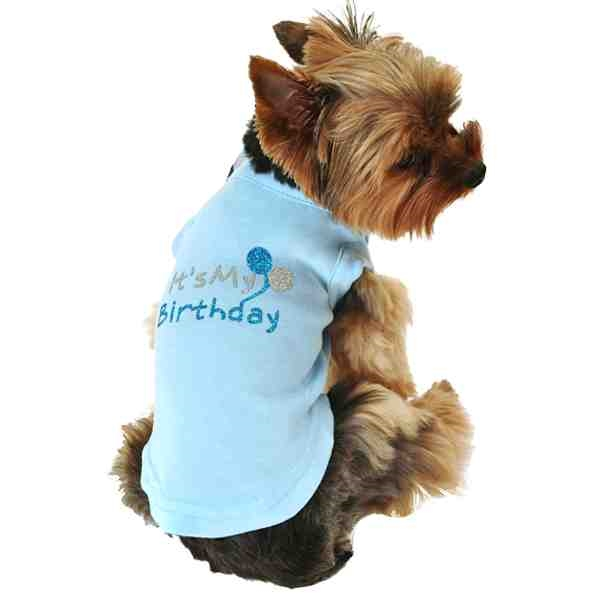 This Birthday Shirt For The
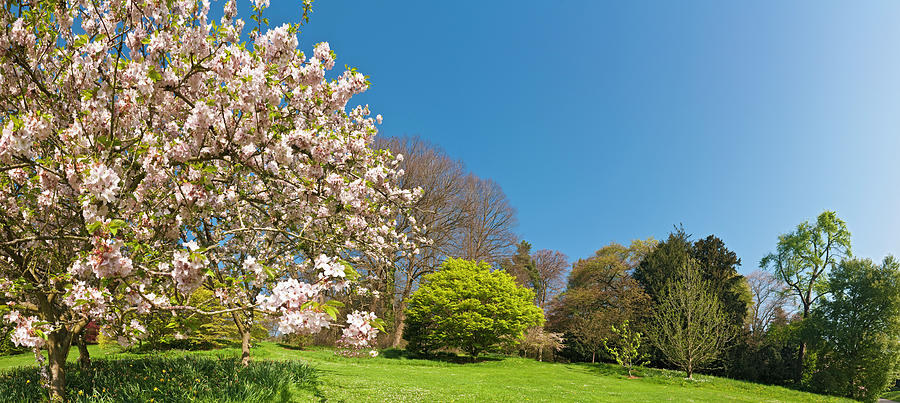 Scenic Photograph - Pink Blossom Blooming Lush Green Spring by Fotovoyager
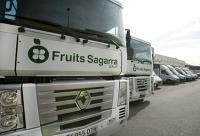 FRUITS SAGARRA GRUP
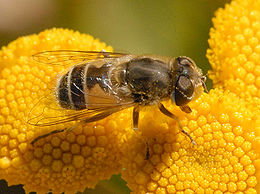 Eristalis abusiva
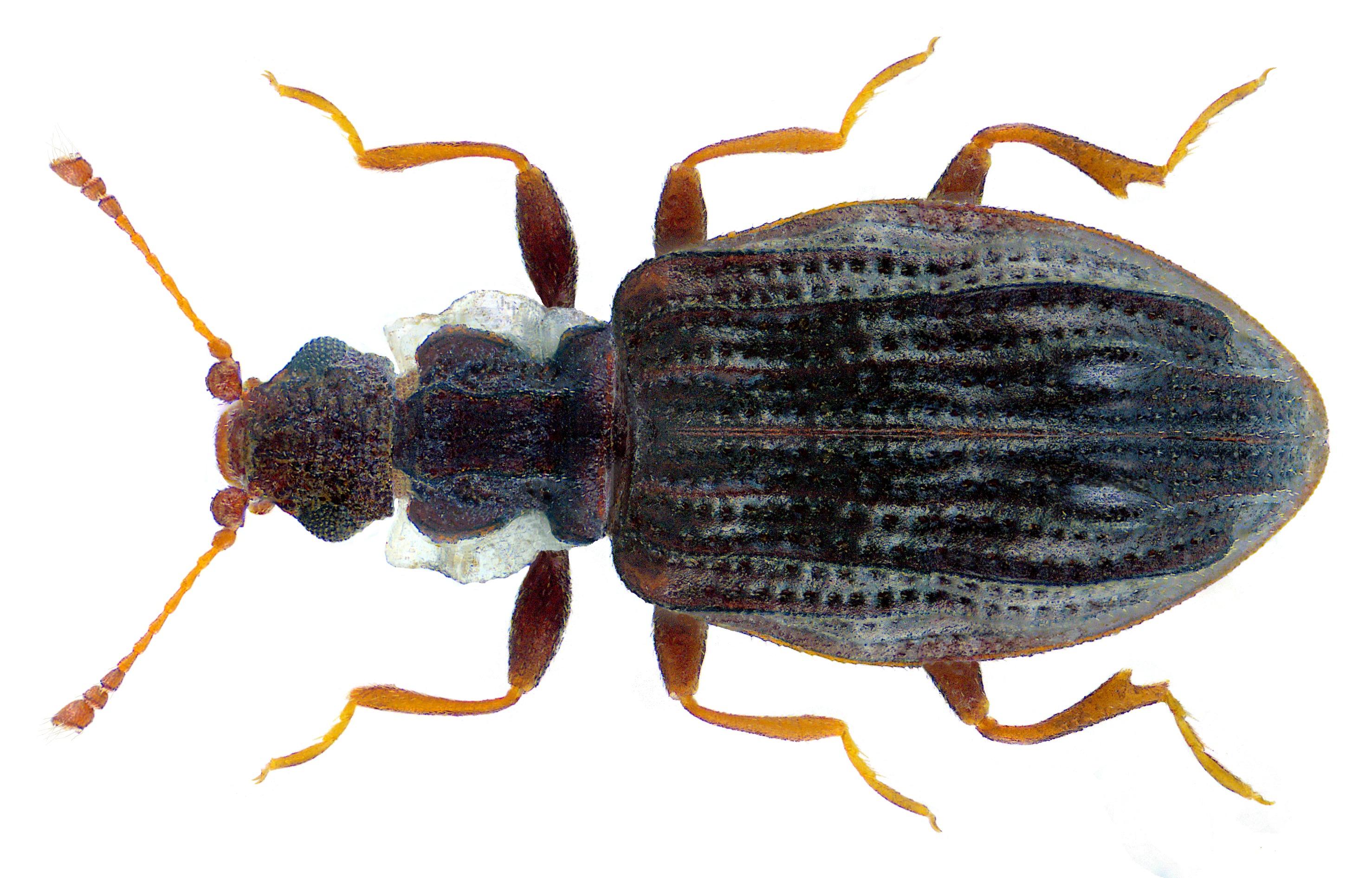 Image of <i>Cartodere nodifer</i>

...

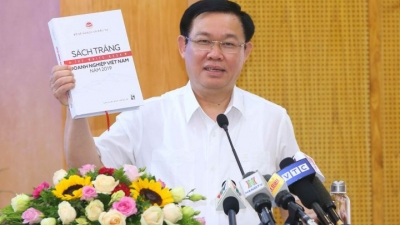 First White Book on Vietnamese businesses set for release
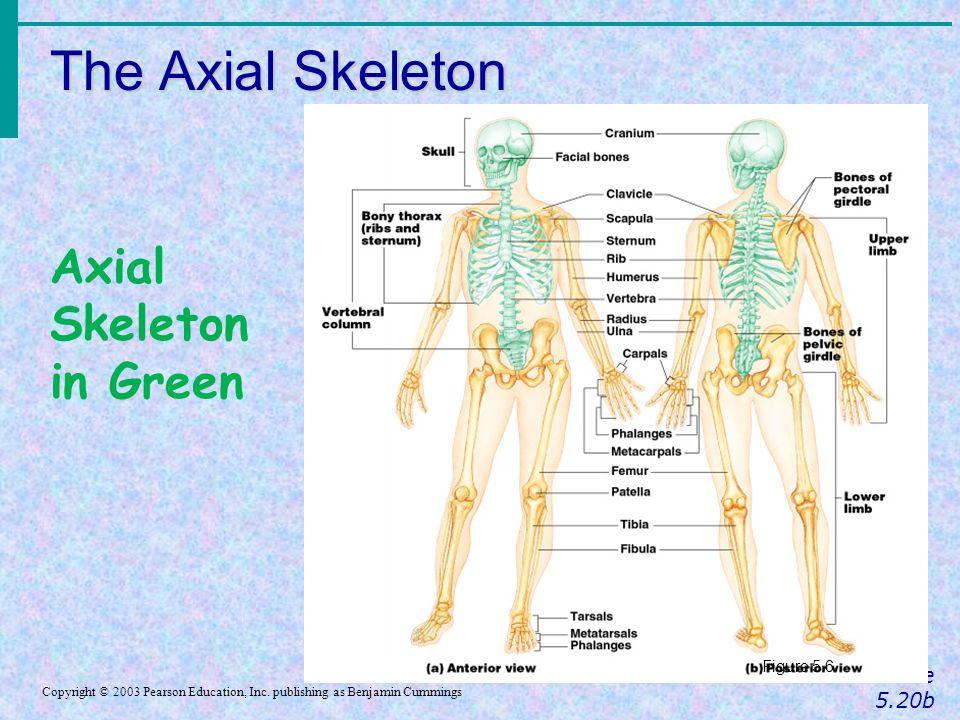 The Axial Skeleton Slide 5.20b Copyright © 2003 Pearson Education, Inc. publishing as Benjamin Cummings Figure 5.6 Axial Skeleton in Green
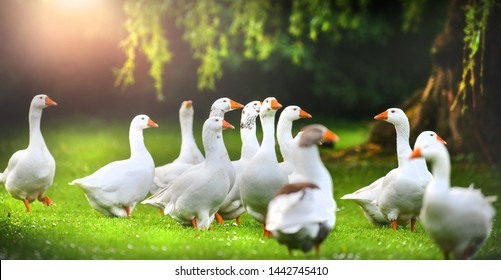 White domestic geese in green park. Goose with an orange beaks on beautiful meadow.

■ What to produce ■
Copy back exactly the lines above from the one containing "FRUITS SAGARRA GRUP" through the one containing "Image of <i>Cartodere nodifer</i>", and leave every picture behind.

■ Output ■
 FRUITS SAGARRA GRUP
 Eristalis abusiva
 Image of <i>Cartodere nodifer</i>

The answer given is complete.